What are the criteria for two triangles to be similar ?
Answer:
Two triangles are said to be similar, if

  • their corresponding angles are equal.
  • their corresponding sides are in proportion

Question 2.
∆ABC ~ ∆DEF and their areas are respectively 64 cm2 and 121 cm2. If EF = 15.4 cm, then findBC.
Answer:
11.2 cm

Question 3.
Is it true, if the areas of two similar triangles are equal, then they are congruent ?
Answer:
Yes

Question 4.
What is the ratio of the area of an equilateral triangle described on one side of a square to the area of an equilateral triangle described on one of its diagonal ?
Answer:
1:2

Question 5.
Are a square and a rhombus of side 3 cm similar ?

(Records from a data collection)
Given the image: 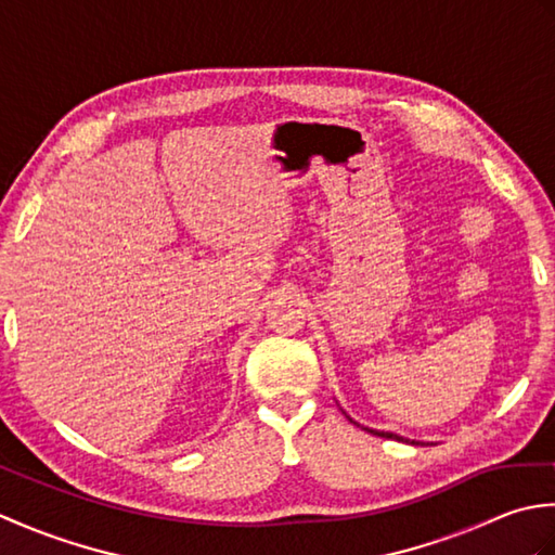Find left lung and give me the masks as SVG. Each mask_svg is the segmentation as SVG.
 I'll use <instances>...</instances> for the list:
<instances>
[{
  "instance_id": "left-lung-1",
  "label": "left lung",
  "mask_w": 555,
  "mask_h": 555,
  "mask_svg": "<svg viewBox=\"0 0 555 555\" xmlns=\"http://www.w3.org/2000/svg\"><path fill=\"white\" fill-rule=\"evenodd\" d=\"M346 412V410H344ZM352 424H358L356 420H352L350 415H346ZM358 427H362V424H358ZM364 431H370V434H374V436H382V439H396V441H405V443H420V441H410V439H403V436H398V434H393V431H379V429H370V427H362ZM420 446H424V443H420Z\"/></svg>"
}]
</instances>
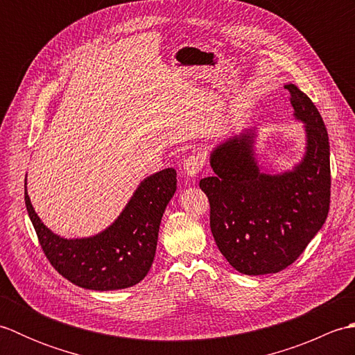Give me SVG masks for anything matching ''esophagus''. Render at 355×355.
Returning <instances> with one entry per match:
<instances>
[{"label": "esophagus", "mask_w": 355, "mask_h": 355, "mask_svg": "<svg viewBox=\"0 0 355 355\" xmlns=\"http://www.w3.org/2000/svg\"><path fill=\"white\" fill-rule=\"evenodd\" d=\"M202 166H205V157L200 153L191 154L189 157H186V160L183 163V175L191 178L197 177Z\"/></svg>", "instance_id": "esophagus-1"}]
</instances>
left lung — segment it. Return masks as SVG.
Instances as JSON below:
<instances>
[{
    "instance_id": "1",
    "label": "left lung",
    "mask_w": 355,
    "mask_h": 355,
    "mask_svg": "<svg viewBox=\"0 0 355 355\" xmlns=\"http://www.w3.org/2000/svg\"><path fill=\"white\" fill-rule=\"evenodd\" d=\"M293 117L304 123L305 153L284 172L259 164L258 128L230 135L212 149L214 177L200 182L210 202V230L220 252L248 276L277 273L296 261L325 224L329 197V140L320 112L294 84Z\"/></svg>"
}]
</instances>
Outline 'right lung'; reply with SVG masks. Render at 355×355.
I'll return each mask as SVG.
<instances>
[{"label": "right lung", "instance_id": "right-lung-1", "mask_svg": "<svg viewBox=\"0 0 355 355\" xmlns=\"http://www.w3.org/2000/svg\"><path fill=\"white\" fill-rule=\"evenodd\" d=\"M177 191V172L146 177L107 229L87 238H64L37 216L24 183L27 214L42 250L59 275L85 290L112 291L139 284L153 266L164 209Z\"/></svg>", "mask_w": 355, "mask_h": 355}]
</instances>
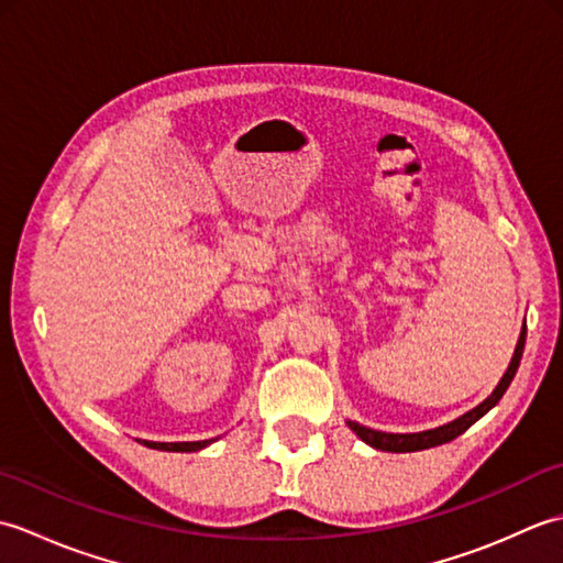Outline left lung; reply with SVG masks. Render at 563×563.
<instances>
[{"label":"left lung","mask_w":563,"mask_h":563,"mask_svg":"<svg viewBox=\"0 0 563 563\" xmlns=\"http://www.w3.org/2000/svg\"><path fill=\"white\" fill-rule=\"evenodd\" d=\"M525 333H528V329L522 327L518 345H516V353H512L510 365H508V369H506V375L500 377L496 389L492 391V397H486L479 406H476V409L466 411V413L460 416V418H454L452 423H445V426L433 428V430H423V433H382V430L365 428V426L355 423V421H349V428H351L353 433H355L357 438H361L363 442H367L369 448L382 450V452H416V450H428V448L442 445V442L454 440L457 435H462L464 430L470 428L472 423L479 421V418H482L486 411H492L494 406L498 404V399L504 397L506 389L510 387L512 377H516V373H518L522 351H525Z\"/></svg>","instance_id":"1"}]
</instances>
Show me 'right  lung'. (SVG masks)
Instances as JSON below:
<instances>
[{
	"label": "right lung",
	"mask_w": 563,
	"mask_h": 563,
	"mask_svg": "<svg viewBox=\"0 0 563 563\" xmlns=\"http://www.w3.org/2000/svg\"><path fill=\"white\" fill-rule=\"evenodd\" d=\"M212 440H198V442H150V440H145L142 445H147L152 450H164V452H196V450L208 448Z\"/></svg>",
	"instance_id": "add662e5"
}]
</instances>
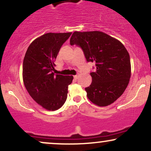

:: Complete the following ::
**A.** What two criteria for similar triangles does the text on similar triangles state?
**B.** Extend the text on similar triangles beyond its final line.

:: Responses for each task ::
**A.** Their corresponding angles are equal and their corresponding sides are in proportion.

**B.**
Answer:
No

Question 6.
Is a rhombus of side 3 cm congruent to another rhombus of side 4 cm ?
Answer:
No

Question 7.
Is the ratio of the areas of two similar triangles equal to the square of the ratio of their corresponding medians ?
Answer:
Yes

Multiple Choice Questions

Question 1.
ABC and BDE are two equilateral triangles, such that D is the mid-point of BC. The ratio of the areas of ΔABC and ΔBDE is
(a) 2:1
(b) 1:2
(c) 4:1
(d) 1:4

Question 2.
Sides of two similar triangles are in the ratio 4 : 9. Areas of these triangles are in the ratio
(a) 2:3
(b) 4:9
(c) 81:16
(d) 16:81

Question 3.
If in two similar triangles PQR and LMN, if QR =15 cm and MN = 10 cm, then the ratio of the areas of triangles is
(a) 3:2
(b) 9:4
(c) 5:4
(d) 7:4

Question 4.
Two isosceles triangles have equal vertical angles and their areas are in the ratio 16 : 25. Then the ratio of their corresponding heights is
(a) 16 : 25
(b) 256 : 625
(c) 4 : 5
(d) none of these

Question 5.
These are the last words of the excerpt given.